- [Exercise set]
a) In the astrophotography tips, why does having Hutech modify the camera not void the warranty?
b) Name every type of frame mentioned in the astrophotography tips.
c) Continue the astrophotography tips from their final sentence.

** Start of Text provided **

Hutech sells a version of the camera 6D which has been modified for astrophotography and the advantage of the Hutech version is that they're (so I'm told) an authorized Canon service center... so if Hutech does the modification it doesn't void the warranty.
The modified cameras do a much better job imaging these areas (and the exposure time required is significantly less) than using a standard (unmodified) camera.
You can use astrophotography software to help you determine what's up in the night sky and even how it will frame through a telescope or camera lens.
I use Starry Night Pro Plus 7 (the "pro plus" version is about $250, the "pro" version is about $150) to do this. It lets me enter my equipment list of telescopes, cameras, eyepieces, etc. It doesn't specifically support camera lenses but you can enter a camera lens as if it were a telescope and it'll calculate the accurate frame of view (the area of sky visible) through that lens with any given camera.
You can do this with Stellarium (Stellarium is free software) too. It's not quite as advanced as Starry Night but you can't beat the price.
A few other tips... you'll typically be shooting at higher ISO... e.g. 800 or 1600. But noise is higher at these high ISOs AND it builds up over the long exposures. To combat the noise, you can take LOTS of frames (e.g. say 25 frames) of the subject. Take about half as many frames with the lens capped (e.g. put the lens cover on and take 13 more frames -- these are called "dark" frames). Using the same ISO, but the fastest shutter speed, take the same number of frames (e.g. 1/4000th sec exposures at the same ISO you used for your "light frames") and these are called "Bias frames" Lastly, you typically want something called "flat frames" and to take those you need something which is PERFECTLY EVEN illumination in front of the camera lens and then just take a middle exposure (you could hold an iPad with an "all white" screen in front of the camera lens and take another 13 exposures metered so that those images are middle-gray).

** End of Text provided **
** Start of Items **

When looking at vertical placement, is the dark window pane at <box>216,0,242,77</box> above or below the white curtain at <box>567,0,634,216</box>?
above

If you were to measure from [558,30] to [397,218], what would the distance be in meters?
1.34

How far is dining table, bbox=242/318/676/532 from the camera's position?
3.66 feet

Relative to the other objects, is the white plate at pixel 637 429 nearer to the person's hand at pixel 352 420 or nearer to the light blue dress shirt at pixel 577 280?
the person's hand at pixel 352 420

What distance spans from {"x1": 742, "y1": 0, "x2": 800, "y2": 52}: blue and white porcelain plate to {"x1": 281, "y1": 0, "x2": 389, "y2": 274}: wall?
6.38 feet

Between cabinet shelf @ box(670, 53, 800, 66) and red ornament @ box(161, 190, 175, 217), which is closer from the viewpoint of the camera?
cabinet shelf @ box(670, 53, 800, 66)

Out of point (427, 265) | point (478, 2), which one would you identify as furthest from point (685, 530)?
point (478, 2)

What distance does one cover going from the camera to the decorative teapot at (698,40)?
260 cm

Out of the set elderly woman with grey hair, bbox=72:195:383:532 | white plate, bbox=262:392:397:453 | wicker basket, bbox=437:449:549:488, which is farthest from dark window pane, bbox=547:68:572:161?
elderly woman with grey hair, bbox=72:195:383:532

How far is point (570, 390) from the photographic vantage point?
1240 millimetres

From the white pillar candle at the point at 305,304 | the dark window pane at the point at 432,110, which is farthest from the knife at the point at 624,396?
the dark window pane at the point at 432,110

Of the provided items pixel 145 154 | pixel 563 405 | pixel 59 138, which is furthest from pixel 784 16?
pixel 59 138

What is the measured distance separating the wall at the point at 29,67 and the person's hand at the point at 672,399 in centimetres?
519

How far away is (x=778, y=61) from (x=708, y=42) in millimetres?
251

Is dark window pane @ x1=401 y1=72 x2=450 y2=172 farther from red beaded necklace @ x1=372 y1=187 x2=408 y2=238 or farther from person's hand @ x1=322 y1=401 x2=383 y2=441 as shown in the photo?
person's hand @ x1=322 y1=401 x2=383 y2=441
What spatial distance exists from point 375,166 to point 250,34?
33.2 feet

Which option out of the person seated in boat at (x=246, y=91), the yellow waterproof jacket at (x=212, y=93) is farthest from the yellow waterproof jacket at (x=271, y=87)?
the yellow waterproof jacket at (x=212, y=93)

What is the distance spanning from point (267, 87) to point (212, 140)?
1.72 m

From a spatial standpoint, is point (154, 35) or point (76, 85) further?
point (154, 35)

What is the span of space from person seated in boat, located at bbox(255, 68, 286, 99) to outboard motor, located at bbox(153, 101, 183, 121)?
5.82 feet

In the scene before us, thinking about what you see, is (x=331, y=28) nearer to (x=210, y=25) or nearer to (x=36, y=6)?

** End of Items **

- [Solved problems]
a) Hutech is reportedly an authorized Canon service center, so its modification does not void the warranty.

b) Light frames, dark frames, bias frames, flat frames

c)
All of these are combined in a program such as the free "Deep Sky Stacker" (you may hear people mention "Registax" or "AutoStakkert2" -- Registax and AutoStakkert are for "planetary" imaging -- not deep space. Registax and AutoStakkert use the round shape of the planet to register (align) the frames for stacking... Deep Sky Stacker uses the positions of bright stars to register (align) the frames for stacking. You feed Deep Sky Stacker all the data and it'll combine to produce your image.
The combined (fully calibrated, registered, and integrated) image then still requires some post processing to stretch the image data and tease out the beautiful details.